- **Selected extract**:
········

Chapter 5: Creating Labels and Formats

5.1  Adding Labels to Your Variables

5.2  Using Formats to Enhance Your Output

5.3  Regrouping Values Using Formats

5.4  More on Format Ranges

5.5  Storing Your Formats in a Format Library

5.6  Permanent Data Set Attributes

5.7  Accessing a Permanent SAS Data Set with User-Defined Formats

5.8  Displaying Your Format Definitions

5.9  Problems

 

5.1  Adding Labels to Your Variables

If you are using SAS to produce listings and reports for others, you will want to make the output more readable and attractive. SAS formats and labels help you do this. They also help you to remember what each variable represents.

Many SAS procedures use variable labels to improve readability. You can create labels either in a DATA or PROC step. As an example, you can add labels to the variables in the Test_Scores data set like this:

Program 5.1: Adding Labels to Variables in a SAS Data Set

  libname Learn 'C:ookslearning';

  data Learn.Test_Scores;

     length ID $ 3 Name $ 15;

     input ID $ Score1-Score3 Name $;

     label ID = 'Student ID'

           Score1 = 'Math Score'

           Score2 = 'Science Score'

           Score3 = 'English Score';

  datalines;

  1 90 95 98 Jan

  2 78 77 99 Preston

  3 88 91 92 Russell

  ;

  title "Descriptive Statistics for Student Scores";

  proc means data=Learn.Test_Scores;

  run;

Labels are created with a LABEL statement. Following the keyword LABEL, you enter a variable name, followed by an equal sign, followed by your label, placed in single or double quotes. Labels can be up to 256 characters long (255 on UNIX platforms). You may continue with variable names and labels for as many variables as you want. Just make sure that you complete the LABEL statement with a semicolon.

········

- **Data segment**:
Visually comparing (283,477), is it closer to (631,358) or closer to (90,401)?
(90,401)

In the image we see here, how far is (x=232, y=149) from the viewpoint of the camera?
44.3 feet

········

- **Requirement 1**: Reproduce the passage of the SAS labels chapter starting with "5.7  Accessing a Permanent" and going on through "each variable represents.".
- **Requirement 2**: List every label that the LABEL statement in Program 5.1 of the SAS labels chapter assigns to a variable.
- **Requirement 3**: According to the SAS labels chapter, what is the maximum length of a label on UNIX platforms?

- **Exercise solution 1**:
5.7  Accessing a Permanent SAS Data Set with User-Defined Formats

5.8  Displaying Your Format Definitions

5.9  Problems

 

5.1  Adding Labels to Your Variables

If you are using SAS to produce listings and reports for others, you will want to make the output more readable and attractive. SAS formats and labels help you do this. They also help you to remember what each variable represents.

- **Exercise solution 2**:
Student ID
Math Score
Science Score
English Score

- **Exercise solution 3**: 255 characters.